Selasa, 04 Juni 2013

Kampung Kita Dikepung Kampung Dunia

SUATU HARI seorang ibu-ibu yang hendak membeli rambutan bertanya kepada penjualnya. “Ini bagus semua ya rambutannya? Ndak ada yang kecut kan..?”

Tentu saja penjual dengan yakin mengatakan tak sebiji pun yang tak enak dimakan, apalagi yang busuk dalamnya. Nggak ada. Semua manis, segar, dan hetet.

“Manis semua Bu. Kalau ndak manis kembalikan,” ujar penjual meyakinkan.

Tak perlu ungkapan panjang-panjang, satu kalimat itu saja menyihir ibu-ibu pembeli rambutan yang segera minta dikresekkan dua kilo rambutan yang terlihat segar itu.  Selembar uang duapuluh-ribuan pun disodorkan, bertukar satu kresek hitam penuh buah dengan daun yang ikut menjulur keluar. Pertanda buah baru saja dipetik dari pohonnya.

Sayangnya, kalimat promosi itu tak terbukti. Tak lama, ibu-ibu pembeli kembali menemui penjual sambil marah-marah. Murka seperti ledakan tabung gas 3 kg yang selang regulatornya digigit tikus dapur.

“Bapak ini jangan suka bohongin pembeli. Kalau ndak manis bilang ndak. Jangan lain di mulut lain kenyataan. Cuma mau untung saja pake menipu. Bohong, palsu, menipu. Dosa pak, dosa. Neraka tempat Bapak. Ini saya kembalikan, kembalikan juga uang saya..!!”

Bluuuurrr….

Penjual tak kalah sengitnya.

“Ibu ini jangan marah-marah begitu, bawa-bawa neraka pula.

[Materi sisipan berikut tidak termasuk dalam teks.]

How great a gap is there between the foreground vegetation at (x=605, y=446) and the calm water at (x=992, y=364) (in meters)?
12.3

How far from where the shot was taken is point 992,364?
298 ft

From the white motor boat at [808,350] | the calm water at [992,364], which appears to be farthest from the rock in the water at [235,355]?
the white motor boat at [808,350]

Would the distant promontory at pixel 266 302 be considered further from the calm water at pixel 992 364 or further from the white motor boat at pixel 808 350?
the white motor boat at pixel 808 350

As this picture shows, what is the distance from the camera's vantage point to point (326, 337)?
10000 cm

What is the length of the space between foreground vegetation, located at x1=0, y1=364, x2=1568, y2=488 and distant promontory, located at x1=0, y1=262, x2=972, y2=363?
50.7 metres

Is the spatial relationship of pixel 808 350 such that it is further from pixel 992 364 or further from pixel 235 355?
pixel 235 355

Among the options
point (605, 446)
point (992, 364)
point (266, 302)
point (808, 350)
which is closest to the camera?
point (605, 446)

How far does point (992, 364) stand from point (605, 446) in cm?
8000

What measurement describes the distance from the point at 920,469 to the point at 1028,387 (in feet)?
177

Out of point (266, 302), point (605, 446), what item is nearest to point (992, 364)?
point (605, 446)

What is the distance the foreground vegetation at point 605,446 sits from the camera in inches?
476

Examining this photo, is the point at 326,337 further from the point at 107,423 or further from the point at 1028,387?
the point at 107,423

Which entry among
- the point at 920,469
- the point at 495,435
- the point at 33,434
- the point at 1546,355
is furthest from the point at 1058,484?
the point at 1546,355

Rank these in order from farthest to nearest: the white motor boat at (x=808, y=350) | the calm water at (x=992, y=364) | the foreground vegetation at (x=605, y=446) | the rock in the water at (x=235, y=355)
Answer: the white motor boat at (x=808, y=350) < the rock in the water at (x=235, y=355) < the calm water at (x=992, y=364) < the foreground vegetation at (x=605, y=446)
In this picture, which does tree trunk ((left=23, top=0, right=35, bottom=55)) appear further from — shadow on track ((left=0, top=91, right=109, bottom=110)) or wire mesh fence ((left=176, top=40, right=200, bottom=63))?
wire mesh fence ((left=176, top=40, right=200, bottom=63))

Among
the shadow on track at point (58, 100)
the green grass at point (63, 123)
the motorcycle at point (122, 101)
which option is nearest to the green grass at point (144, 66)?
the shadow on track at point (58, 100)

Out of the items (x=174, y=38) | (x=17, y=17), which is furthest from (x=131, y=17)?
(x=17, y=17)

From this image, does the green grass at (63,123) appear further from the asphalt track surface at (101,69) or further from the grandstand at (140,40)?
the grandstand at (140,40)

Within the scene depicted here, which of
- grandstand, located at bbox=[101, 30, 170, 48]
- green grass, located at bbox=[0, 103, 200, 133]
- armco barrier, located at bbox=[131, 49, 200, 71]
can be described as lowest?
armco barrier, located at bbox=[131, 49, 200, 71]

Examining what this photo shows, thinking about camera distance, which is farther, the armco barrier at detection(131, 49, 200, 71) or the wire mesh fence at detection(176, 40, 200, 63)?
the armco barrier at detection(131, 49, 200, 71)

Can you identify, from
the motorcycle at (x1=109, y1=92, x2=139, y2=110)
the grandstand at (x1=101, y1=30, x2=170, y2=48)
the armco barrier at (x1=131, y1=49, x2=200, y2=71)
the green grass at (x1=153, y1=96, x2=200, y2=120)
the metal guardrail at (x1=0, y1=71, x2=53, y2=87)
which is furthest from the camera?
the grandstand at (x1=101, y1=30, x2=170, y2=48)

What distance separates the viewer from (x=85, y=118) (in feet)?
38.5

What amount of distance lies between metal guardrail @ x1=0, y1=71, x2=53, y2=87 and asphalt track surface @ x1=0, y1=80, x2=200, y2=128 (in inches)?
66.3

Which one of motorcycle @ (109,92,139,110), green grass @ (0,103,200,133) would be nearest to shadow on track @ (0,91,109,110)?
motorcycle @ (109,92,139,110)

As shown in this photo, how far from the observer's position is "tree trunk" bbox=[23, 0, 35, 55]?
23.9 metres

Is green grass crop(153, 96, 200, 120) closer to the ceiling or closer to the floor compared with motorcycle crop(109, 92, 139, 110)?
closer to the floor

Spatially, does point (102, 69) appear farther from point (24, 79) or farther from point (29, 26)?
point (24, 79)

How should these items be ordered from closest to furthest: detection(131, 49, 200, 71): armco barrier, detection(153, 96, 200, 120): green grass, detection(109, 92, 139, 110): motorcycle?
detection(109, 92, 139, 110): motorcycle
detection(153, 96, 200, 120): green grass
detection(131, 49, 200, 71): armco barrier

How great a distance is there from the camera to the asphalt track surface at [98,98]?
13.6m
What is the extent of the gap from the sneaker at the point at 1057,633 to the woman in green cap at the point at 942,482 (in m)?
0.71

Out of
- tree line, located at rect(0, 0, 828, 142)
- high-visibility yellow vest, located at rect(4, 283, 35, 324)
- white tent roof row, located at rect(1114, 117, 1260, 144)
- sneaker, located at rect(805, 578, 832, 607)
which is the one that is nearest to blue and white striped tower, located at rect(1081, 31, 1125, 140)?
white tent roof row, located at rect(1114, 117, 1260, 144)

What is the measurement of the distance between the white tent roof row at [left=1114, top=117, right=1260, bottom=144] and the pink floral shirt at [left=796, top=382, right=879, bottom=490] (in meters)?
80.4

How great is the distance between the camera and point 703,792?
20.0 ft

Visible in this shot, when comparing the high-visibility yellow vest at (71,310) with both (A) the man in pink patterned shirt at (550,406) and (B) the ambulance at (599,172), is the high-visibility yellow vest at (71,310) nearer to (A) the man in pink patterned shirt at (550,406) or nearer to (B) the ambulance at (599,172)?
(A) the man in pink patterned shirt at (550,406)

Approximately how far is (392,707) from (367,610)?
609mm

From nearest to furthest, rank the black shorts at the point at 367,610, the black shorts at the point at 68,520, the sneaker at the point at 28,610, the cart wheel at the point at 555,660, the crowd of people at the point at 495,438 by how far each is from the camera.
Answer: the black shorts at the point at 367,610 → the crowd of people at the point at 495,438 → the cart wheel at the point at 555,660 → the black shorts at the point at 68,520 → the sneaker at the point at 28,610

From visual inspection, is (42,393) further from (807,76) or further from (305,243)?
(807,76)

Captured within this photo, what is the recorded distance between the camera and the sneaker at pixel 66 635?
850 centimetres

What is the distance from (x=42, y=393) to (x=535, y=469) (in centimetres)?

Hei Bu…, Ibu baru beli dua kilo saja marah-marah kayak dunia mau kiamat. Lihat itu empat keranjang, saya juga ditipu…”

Kisah di atas itu adalah sebuah parodi kehidupan manusia sehari-hari. Cerita itu tidak benar-benar terjadi. Tetapi mudah-mudahan kita bisa memetik hikmah dari kisah di atas.

Ibu-ibu pembeli itu barangkali tak bermaksud berkata kasar, tapi karena merasa mendapat perlakuan tidak adil, jadinya bereaksi atas tindakan kebohongan. Penjual buah mungkin saja tidak mau mengelabui pembelinya. Tapi bisa jadi karena terpaksa, dia pun melakukan kebohongan setelah sebelumnya merasa ditipu oleh pengepul buah tempat dia membeli.

Pengepul? Mungkin pula menghadapi problem yang sama. Mendapat perlakuan yang tak adil pula entah oleh siapa. Apakah petani buah, apakah makelar buah. Entah siapa. Tetapi yang pasti jalinan itu tidak berakhir di petani buah. Masalah yang dihadapi petani buah saja sudah banyak.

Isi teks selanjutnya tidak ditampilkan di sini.